**What this task involves**. Transcribe the full listing below exactly.
....................
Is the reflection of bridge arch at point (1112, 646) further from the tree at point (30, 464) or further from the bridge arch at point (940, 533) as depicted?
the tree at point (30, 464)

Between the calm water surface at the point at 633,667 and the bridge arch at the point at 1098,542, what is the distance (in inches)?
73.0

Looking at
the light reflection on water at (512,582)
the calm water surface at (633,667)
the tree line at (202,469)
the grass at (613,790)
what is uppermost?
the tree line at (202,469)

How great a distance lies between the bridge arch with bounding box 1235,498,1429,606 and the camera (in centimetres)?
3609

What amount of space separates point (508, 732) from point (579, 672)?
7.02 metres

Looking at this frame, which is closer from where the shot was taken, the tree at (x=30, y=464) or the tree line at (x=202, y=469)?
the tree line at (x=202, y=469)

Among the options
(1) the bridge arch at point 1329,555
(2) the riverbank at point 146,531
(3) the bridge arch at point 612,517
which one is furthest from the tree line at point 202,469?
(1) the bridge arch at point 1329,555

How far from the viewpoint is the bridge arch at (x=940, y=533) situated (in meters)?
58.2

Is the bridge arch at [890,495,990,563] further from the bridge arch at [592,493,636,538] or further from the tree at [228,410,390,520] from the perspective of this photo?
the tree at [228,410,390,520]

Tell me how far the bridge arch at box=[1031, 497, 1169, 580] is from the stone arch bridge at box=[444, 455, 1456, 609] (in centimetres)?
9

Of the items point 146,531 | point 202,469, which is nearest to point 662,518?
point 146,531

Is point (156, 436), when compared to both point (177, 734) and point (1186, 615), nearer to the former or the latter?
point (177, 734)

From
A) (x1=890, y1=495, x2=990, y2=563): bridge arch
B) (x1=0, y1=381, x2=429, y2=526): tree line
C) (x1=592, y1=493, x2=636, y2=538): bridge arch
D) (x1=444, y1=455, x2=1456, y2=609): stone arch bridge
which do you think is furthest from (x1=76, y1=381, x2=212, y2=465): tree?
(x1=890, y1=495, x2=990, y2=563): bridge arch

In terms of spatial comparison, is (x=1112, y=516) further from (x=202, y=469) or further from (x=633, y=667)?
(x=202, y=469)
....................
**Response to this exercise**.
Is the reflection of bridge arch at point (1112, 646) further from the tree at point (30, 464) or further from the bridge arch at point (940, 533) as depicted?
the tree at point (30, 464)

Between the calm water surface at the point at 633,667 and the bridge arch at the point at 1098,542, what is the distance (in inches)?
73.0

Looking at
the light reflection on water at (512,582)
the calm water surface at (633,667)
the tree line at (202,469)
the grass at (613,790)
what is uppermost?
the tree line at (202,469)

How great a distance lies between the bridge arch with bounding box 1235,498,1429,606 and the camera (in centimetres)?
3609

What amount of space separates point (508, 732) from point (579, 672)?
7.02 metres

Looking at this frame, which is closer from where the shot was taken, the tree at (x=30, y=464) or the tree line at (x=202, y=469)?
the tree line at (x=202, y=469)

Among the options
(1) the bridge arch at point 1329,555
(2) the riverbank at point 146,531
(3) the bridge arch at point 612,517
which one is furthest from the tree line at point 202,469?
(1) the bridge arch at point 1329,555

How far from the viewpoint is the bridge arch at (x=940, y=533) situated (in meters)?
58.2

Is the bridge arch at [890,495,990,563] further from the bridge arch at [592,493,636,538] or further from the tree at [228,410,390,520] from the perspective of this photo?
the tree at [228,410,390,520]

Tell me how far the bridge arch at box=[1031, 497, 1169, 580] is from the stone arch bridge at box=[444, 455, 1456, 609] (in centimetres)?
9

Of the items point 146,531 | point 202,469, which is nearest to point 662,518?
point 146,531

Is point (156, 436), when compared to both point (177, 734) and point (1186, 615), nearer to the former or the latter?
point (177, 734)

From
A) (x1=890, y1=495, x2=990, y2=563): bridge arch
B) (x1=0, y1=381, x2=429, y2=526): tree line
C) (x1=592, y1=493, x2=636, y2=538): bridge arch
D) (x1=444, y1=455, x2=1456, y2=609): stone arch bridge
which do you think is furthest from (x1=76, y1=381, x2=212, y2=465): tree?
(x1=890, y1=495, x2=990, y2=563): bridge arch

In terms of spatial comparison, is (x=1112, y=516) further from (x=202, y=469) or further from (x=633, y=667)?
(x=202, y=469)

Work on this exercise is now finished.